Résumé : Que lisait-on dans la France des années noires ? Comment expliquer la "faim de lecture" propre à la période de l'Occupation ? Quelle fut la part prise par le régime de Vichy dans la circulation, la diffusion, l'orientation des livres publiés ? Et celle de la Résistance dans la propagation des écrits clandestins ? Comment accéder à l'intimité des millions de lecteurs qui, cherchant à s'évader hors d'un quotidien éprouvant, trouvèrent alors refuge dans un ailleurs fait de phrases imprimées ? Stratégies et pratiques des éditeurs, querelles autour du patrimoine littéraire, réorganisation corporative de la chaîne du livre, listes d'interdictions et spoliations de l'occupant, écrivains partagés entre collaboration, accommodement, évitement, insoumission : Jacques Cantier signe la première histoire totale du livre et de la lecture entre 1939 et 1945, des politiques de censure mises en oeuvre par Vichy à l'ébullition culturelle de la Libération.

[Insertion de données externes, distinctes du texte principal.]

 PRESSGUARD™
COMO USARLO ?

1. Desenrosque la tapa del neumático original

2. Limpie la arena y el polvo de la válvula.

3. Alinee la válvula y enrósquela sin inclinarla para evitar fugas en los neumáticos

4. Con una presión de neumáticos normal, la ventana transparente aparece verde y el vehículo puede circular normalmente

Archives publiques, critiques littéraires, notes de lecture mais aussi écrits du for privé permettent de retrouver les traces intimes des actes de lecture : écoliers de la France rurale cherchant à élargir leur horizon, adolescents parisiens en quête d'initiation, prisonniers de guerre tentant de maintenir une vie de l'esprit, victimes de la persécution antisémite en quête de réarmement moral... Jacques Cantier montre qu'en dépit de la défaite, de la peur et des privations, la France continue à lire et à être le théâtre d'une foisonnante vie littéraire et intellectuelle.